▶ Assignment: Leave the pictures out. Retype exactly the lines below from the one containing "The Serpent's Egg - Poster" through the one containing "DIGITUS Polica 48cm", and no others.

▶ Task data:
· · · · · · ·

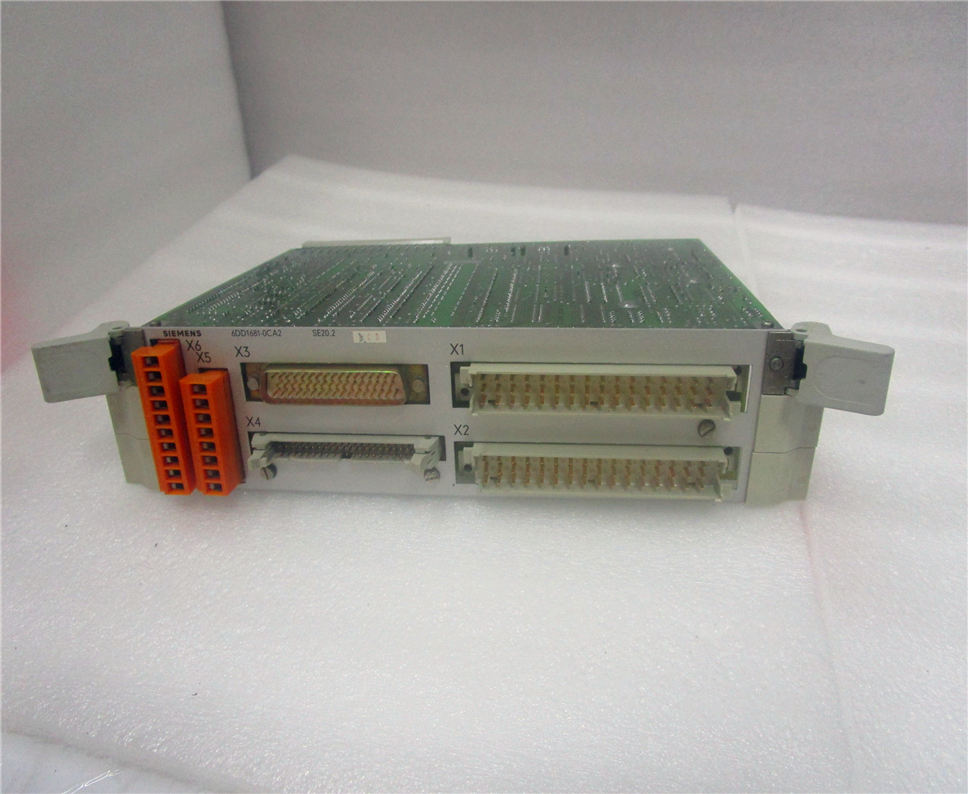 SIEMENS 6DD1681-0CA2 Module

· · · · · · ·

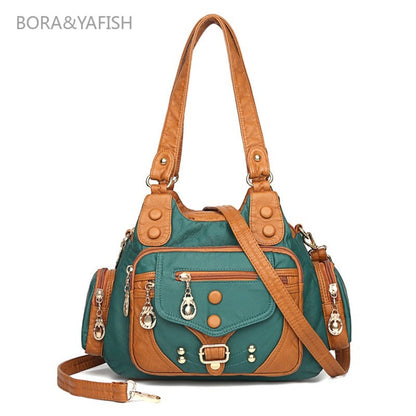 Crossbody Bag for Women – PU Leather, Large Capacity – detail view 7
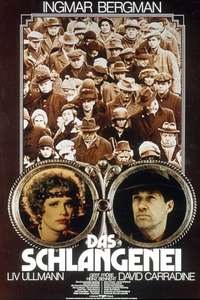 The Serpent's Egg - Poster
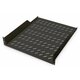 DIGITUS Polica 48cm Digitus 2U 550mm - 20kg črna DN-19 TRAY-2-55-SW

· · · · · · ·

▶ Exercise solution:
 The Serpent's Egg - Poster
 DIGITUS Polica 48cm Digitus 2U 550mm - 20kg črna DN-19 TRAY-2-55-SW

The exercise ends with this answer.